#MKRCookie Recipe

There is a quiet joy in opening a new box of cookies to reveal the perfect specimen. Its un-crumbled scalloped top, the even more ornate bottom. Its percisely contained jelly center, topped with just the right amount of sugar. And most importantly, an even layer of light cream holding it all together. It is in honour of these perfect cookies that I've put together the following recipe for everyone to enjoy at home. I invite you to try your hand at making your own cookie following my instructions or substituting your own ingredients and techniques. And please share your results.

Ingredients

Yields one 9.5" cookie

Cookie

1 1/2" thick clear pine board. At least 12" wide by 3' long

1/2 teaspoon of natural wood stain

 

Jelly

1/8" sheet of PET plastic. At least 10" x 10"

8 tablespoons of polyester resin

2/3 teaspoons of red pigment

1 teaspoon of methylene chloride

 

 

Cream Filling

1 square foot of 1" upohlstery foam

2" x 14" white velour stretch fabric

20" of 1" wide adhesive-back velcro

White cotton thread

 

Directions

Cookie

  1. Download the #MKRCookie model in parts and set up the Cookie top, bottom and jelly on your CNC-mill software. Add tabs to the parts as needed.

  2. Secure pine plank down on your machining table and run job.

  3. Once done, carefully cut tabs off cookie, freeing it from the extra material.

  4. Sand cookie components. If you are abe to get a fine final pass on the CNC you may only need light sanding and a clean-up where the tabs were.

  5. Dust off cookie components and apply wood finish as per product instructions.

 

 

Jelly

  1. Use the Jelly model that you machined out along with your cookie top and bottom to make a PET vaccum-formed mould.

  2. Prepare your resin with pigment and accelerant as per product instructions.

  3. Cast resin in your PET Jelly mould and let it set (approx. 48 hrs)

  4. Once set, cut out your Jelly from the PET sheet leaving a large enough lip to secure it to the top of the cookie.

  5. Take a scrap of left-over PET sheet and snadblast-it or sand it down on both sides.

  6. Cut the PET into thin strips and then into small cubes. These will become the sugar crystals.

  7. Once you have a decent amount of sugar cubes, attatch them to the top surface of your jelly using resin bond and a brush. This process works best if you attach them one at a time.

 

Cream Filling

  1. On your upostery foam: trace a 8 3/4" circle with a 7 1/2" circle inside it.

  2. Cut along the coutside of the large circle, and along the inside of the smaller circle, you will need to keep both the resulting ring and circle, be sure to cut with care.

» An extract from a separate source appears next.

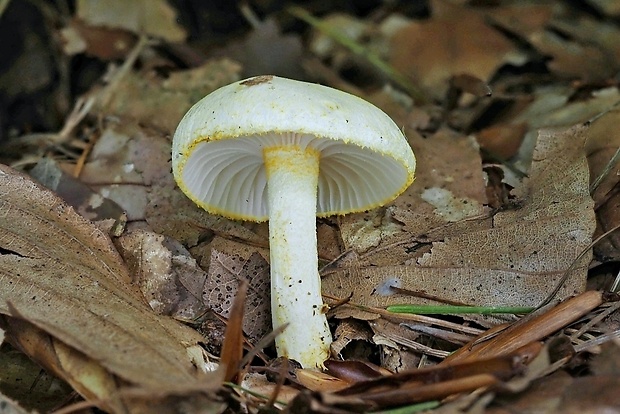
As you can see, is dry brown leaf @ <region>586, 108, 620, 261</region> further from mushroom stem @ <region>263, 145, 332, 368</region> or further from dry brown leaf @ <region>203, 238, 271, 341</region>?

  3. Once cut, you want to shape the ring by using sissors to cut away at the sharp eges.

  4. Use the white velour to wrap the foam ring. This process will finish rounding out the ring into a perfect soft cream. As you approach the end of the ring, double check the size of your ring onto your cookie. You can cut a piece off if it feels like the ring is too large, depending on how tightly you are sewing the fabric, it may result in some stretching of the foam.

  5. Place foam circle inside the fabric-wrapped-ring and cover both sides with a piece of fabric.

  6. Sew a few stiches around through the cookie cream to ensure the fabric is tightly secured to foam.

 

Assembly

  1. Slide jelly into cookie top. Here you may choose to add a couple of strong staples to secure it through the PET lip.

  2. If you want to secure cream to cookie, you can use hot glue, making sure not to get any on the underside of the jelly.

 

 

 

 

 

Techniques Used

 

CNC-Milling: Computer Numerical Controlled(CNC) milling is a process that uses a rotating cutting tool to machine into different materials. This process reads a 3D file and interprets it as a series of cuts.

 

Vacuum Forming: A process of using vacum pressure on heated plastic to create a shape. This process can be used to create quick one part moulds.

 

Sandblasting: Is a process that uses compressed air and fine sand particles, to etch into the surface of a material.

 

Casting: Creating an object by pouring a material into mould.